Missing Data Distribution Table
This table lists the columns analyzed for outliers and the number of missing values each contains.
Outlier Details: K Nearest Neighbors
The K Nearest Neighbor Outliers method is used to identify an outlier based on distance to its nearest neighbor. For each value of k, the K Nearest Neighbor Outliers method displays a plot of the Euclidean distance from each point to its kth nearest neighbor. Plots are provided for k = 1 through 8.
Plots
The plots display select values of k up to the value K. The value of k for each plot is displayed in its vertical axis label. It is of the form Distance to Neighbor k = <a>, where a is an integer denoting the ath closest neighbor. Each plot shows the distance from the point in the ith row to its ath nearest neighbor. The points that have large distances from their neighbors, across multiple values of k, are likely to be outliers.
Table
This table contains the 20 observations with the largest distances from their Kth nearest neighbor. Refer to the K Nearest Neighbors Report for details about the contents of this table.
Outliers Details: Robust PCA
The Robust PCA Outliers method performs a sequence of singular value decompositions and thresholding steps to decompose the data matrix. The data are decomposed into a low-rank matrix and a sparse matrix of residuals. The thresholding is done so that the residuals are either very large for outliers or very close to zero for non-outliers. The algorithm determines a matrix rank appropriate to capture the systematic variation without the outliers or small noise. Outliers that are not in the low-rank space are detected based on their residuals.
Cell Large Residuals
A table that shows the largest outlier observations, identified by column name and row number. The number of observations shown is determined by the Outlier Threshold. The table contains the column name and row number of the observation, the residual value, and the scaled residual value.
Snapshot
A graphical representation of the outlier cells in the data table.
Residuals
The matrix of residuals from the matrix decomposition.
Low Rank Approximation
The matrix of scaled residuals from the matrix decomposition.
Singular Values
The vector of singular values from the SVD.

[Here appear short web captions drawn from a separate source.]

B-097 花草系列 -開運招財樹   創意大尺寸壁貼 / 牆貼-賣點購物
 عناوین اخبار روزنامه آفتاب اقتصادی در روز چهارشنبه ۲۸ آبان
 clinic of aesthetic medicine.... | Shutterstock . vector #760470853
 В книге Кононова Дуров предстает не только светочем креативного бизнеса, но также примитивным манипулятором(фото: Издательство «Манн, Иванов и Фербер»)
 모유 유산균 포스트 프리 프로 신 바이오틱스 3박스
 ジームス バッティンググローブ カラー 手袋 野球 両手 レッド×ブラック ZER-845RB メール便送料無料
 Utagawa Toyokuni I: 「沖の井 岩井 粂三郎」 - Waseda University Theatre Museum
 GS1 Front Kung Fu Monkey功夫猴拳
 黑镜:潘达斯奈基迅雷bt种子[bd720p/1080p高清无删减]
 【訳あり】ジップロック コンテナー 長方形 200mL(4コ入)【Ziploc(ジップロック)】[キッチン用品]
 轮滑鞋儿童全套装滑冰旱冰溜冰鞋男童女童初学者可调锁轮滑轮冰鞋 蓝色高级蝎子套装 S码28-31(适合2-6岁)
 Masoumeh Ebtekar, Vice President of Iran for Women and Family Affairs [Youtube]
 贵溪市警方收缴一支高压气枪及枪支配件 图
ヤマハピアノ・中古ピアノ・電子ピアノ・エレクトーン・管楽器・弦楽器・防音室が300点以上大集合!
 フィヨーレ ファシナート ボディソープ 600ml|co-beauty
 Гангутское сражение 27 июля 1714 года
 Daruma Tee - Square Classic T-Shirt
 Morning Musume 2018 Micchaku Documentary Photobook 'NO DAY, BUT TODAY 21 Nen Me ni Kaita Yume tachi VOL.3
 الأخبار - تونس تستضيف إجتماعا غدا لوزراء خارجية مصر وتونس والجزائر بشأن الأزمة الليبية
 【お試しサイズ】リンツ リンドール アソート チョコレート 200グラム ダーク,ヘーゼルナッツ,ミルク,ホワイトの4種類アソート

Refer to Robust PCA Outliers Report for more information.
Options
Display options enable you to view the distance of each observation to the specified kth nearest neighbor.
General and Drill Down Buttons
Action buttons, provide you with an easy way to drill down into your data. The following action buttons are generated by this report:
• | Click to rerun the report using default settings. |
• | Click to view the associated data tables. Refer to Show Tables/View Data for more information. |
• | Click to generate a standardized pdf- or rtf-formatted report containing the plots and charts of selected sections. |
• | Click to generate a JMP Live report. Refer to Create Live Report for more information. |
• | Click to take notes, and store them in a central location. Refer to Add Notes for more information. |
• | Click to read user-generated notes. Refer to View Notes for more information. |
• | Click to open and view the Review Subject Filter. |
• | Click to specify Derived Population Flags that enable you to divided the subject population into two distinct groups based on whether they meet very specific criteria. |
Default Settings
Refer to Set Study Preferences for default Subject Level settings.
Methodology
Scores for all findings tests are computed as described above.